We’ve all done it – wondered who our children might resemble or take after. It’s pretty clear with my kids. The girls look like me and Deacon looks like his dad. Of course, we will always have those family members who desperately want the kids to look like my great-great grandmother or their dad’s eleventh cousin removed. It’s the way that family works.
Now their personalities are a completely different story. Bella is too young to tell, although I’m pretty sure that she’s gonna have a bit of an attitude like her older sis. Kennedy is strong willed, stubborn, a people person, and can just make someone feel really special. We are seeing her magnetic personality bloom very early.
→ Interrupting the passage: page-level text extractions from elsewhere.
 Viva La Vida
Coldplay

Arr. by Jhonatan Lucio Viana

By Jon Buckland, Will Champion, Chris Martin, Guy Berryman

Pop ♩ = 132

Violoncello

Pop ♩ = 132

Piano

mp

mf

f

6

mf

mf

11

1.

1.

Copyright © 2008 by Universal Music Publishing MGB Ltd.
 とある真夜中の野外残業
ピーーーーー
Deacon, I think, will be intellectual like his father; however, he definitely has my love of gab. The boy can talk!
I am guilty of sitting around and wondering what my children will become or how they will leave their mark on this dark world that we live in. I’m scared to death that I might miss teaching them some important life lesson or be too hard on them in the long run. I am pretty tough on them and, there have been times, where I even shocked my self. There comes a point where we all begin to compare ourselves to our parents and we cringe,maybe even cry, at how we are turning out to be just like them.
There is no doubt that I am my mother’s daughter. I look just like her and I am pretty sure that I have a lot of her personality traits. I have just used them in a different way. Unfortunately, I am unable to say of I am anything like my father because I never had the privilege of knowing who he was. Or should I say, I have never met my earthly father.
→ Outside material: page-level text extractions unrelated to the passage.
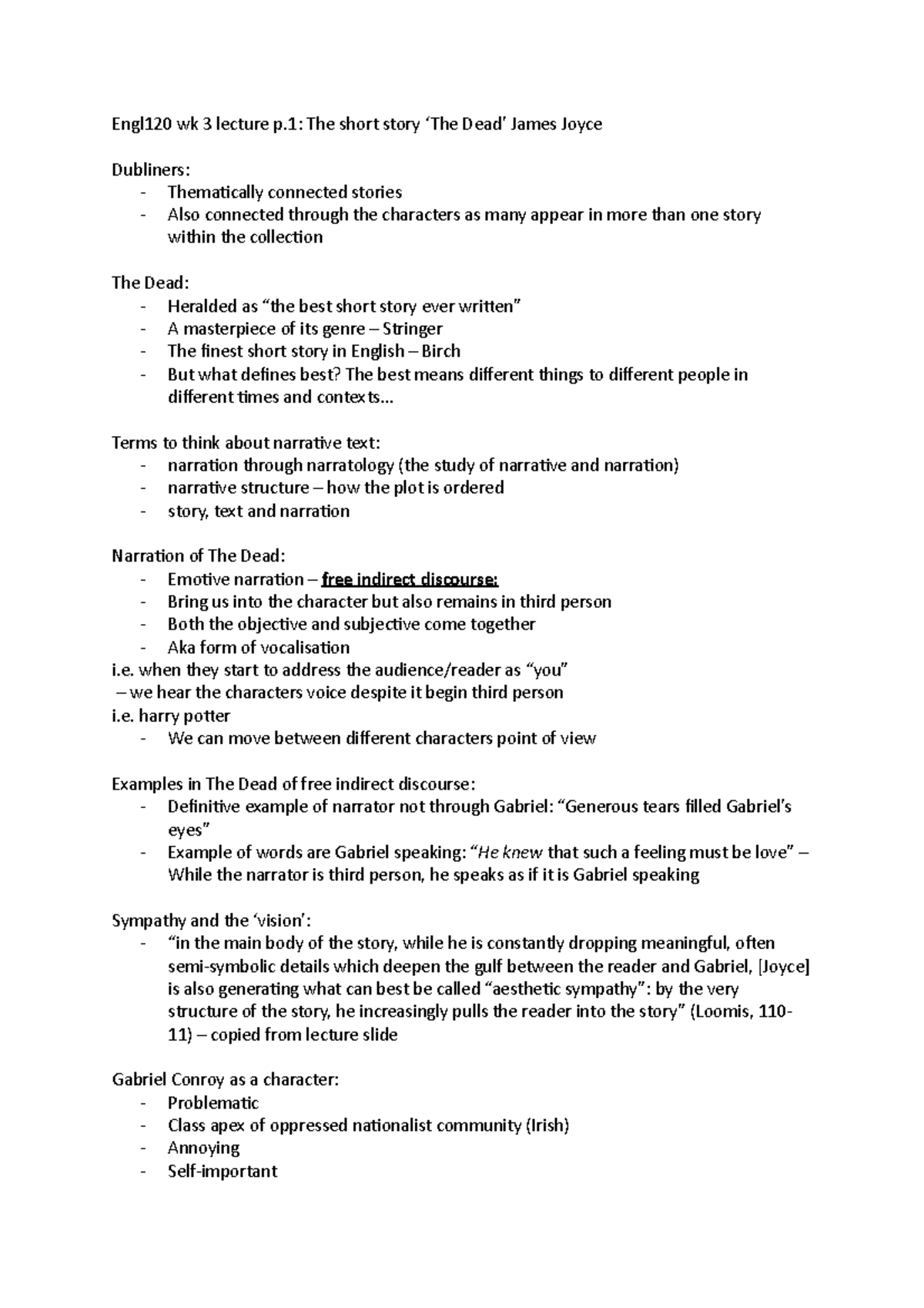 Engl120 wk 3 lecture p.1: The short story 'The Dead' James Joyce

Dubliners:
- Thematically connected stories
- Also connected through the characters as many appear in more than one story within the collection

The Dead:
- Heralded as "the best short story ever written"
- A masterpiece of its genre – Stringer
- The finest short story in English – Birch
- But what defines best? The best means different things to different people in different times and contexts…

Terms to think about narrative text:
- narration through narratology (the study of narrative and narration)
- narrative structure – how the plot is ordered
- story, text and narration

Narration of The Dead:
- Emotive narration – free indirect discourse:
- Bring us into the character but also remains in third person
- Both the objective and subjective come together
- Aka form of vocalisation
i.e. when they start to address the audience/reader as "you"
– we hear the characters voice despite it begin third person
i.e. harry potter
- We can move between different characters point of view

Examples in The Dead of free indirect discourse:
- Definitive example of narrator not through Gabriel: "Generous tears filled Gabriel's eyes"
- Example of words are Gabriel speaking: "He knew that such a feeling must be love" – While the narrator is third person, he speaks as if it is Gabriel speaking

Sympathy and the 'vision':
- "in the main body of the story, while he is constantly dropping meaningful, often semi-symbolic details which deepen the gulf between the reader and Gabriel, [Joyce] is also generating what can best be called "aesthetic sympathy": by the very structure of the story, he increasingly pulls the reader into the story" (Loomis, 110-11) – copied from lecture slide

Gabriel Conroy as a character:
- Problematic
- Class apex of oppressed nationalist community (Irish)
- Annoying
- Self-important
By the time I was 19 years old, I had been told that three different men were my father. By this time, I really didnt care who he was. My life had already been defined and I knew that my identity did not come from him. I am grateful for his help; however, he does not give or take anything from me at this point. I rarely consider what my life might have been like because I know that it has already been planned out and I AM DOING GREAT…
As I look at my beautiful children, I feel so blessed to see a part of my husband and I in them. More importantly, I wish to see Jesus in them. My son may have his father’s eyes and my daughter’s may hold their mother’s spirit but I want them to hold their Father in Heaven’s heart. I want them to love like he loves, forgive as he forgives, and live like he directed us to live.
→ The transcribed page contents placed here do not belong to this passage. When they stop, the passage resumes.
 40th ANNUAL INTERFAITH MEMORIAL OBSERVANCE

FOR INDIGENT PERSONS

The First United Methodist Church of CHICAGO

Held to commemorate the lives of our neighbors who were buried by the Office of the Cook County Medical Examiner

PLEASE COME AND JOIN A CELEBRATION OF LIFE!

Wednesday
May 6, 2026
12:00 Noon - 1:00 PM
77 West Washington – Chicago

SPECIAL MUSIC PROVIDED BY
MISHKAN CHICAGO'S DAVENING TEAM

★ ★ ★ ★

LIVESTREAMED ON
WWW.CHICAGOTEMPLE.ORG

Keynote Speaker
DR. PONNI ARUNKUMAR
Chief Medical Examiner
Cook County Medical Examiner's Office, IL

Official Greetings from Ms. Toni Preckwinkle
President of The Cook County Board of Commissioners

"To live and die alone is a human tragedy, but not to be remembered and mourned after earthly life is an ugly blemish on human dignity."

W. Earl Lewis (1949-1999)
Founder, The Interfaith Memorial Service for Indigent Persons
Philippians 2:1-5 says, “If you have any encouragement from being united with Christ, if any comfort from his love, if any fellowship with the Spirit, if any tenderness and compassion, then make my joy complete by being like-minded, having the same love, being one in spirit and purpose. Do nothing out of selfish ambition or vain conceit, but in humility consider others better than yourselves. Each of you should look not only to your own interests, but also to the interests of others. Your attitude should be the same as that of Christ Jesus.”
As we look at our children and wonder who they resemble, let us strive to look past the outer characteristics and look to their hearts. We have been intrusted with the future children of the kingdom. Christ gave us an important role in fulfilling his prophecy. While we must profess his love to others, we must also raise his children to love and honor, to show kindness where there is none, to open their hearts to many, to give hope to the hopeless, and to have the desire to bring people to Jesus.
Beyond all the blue eyes and curly hair – I want to see Jesus in my children.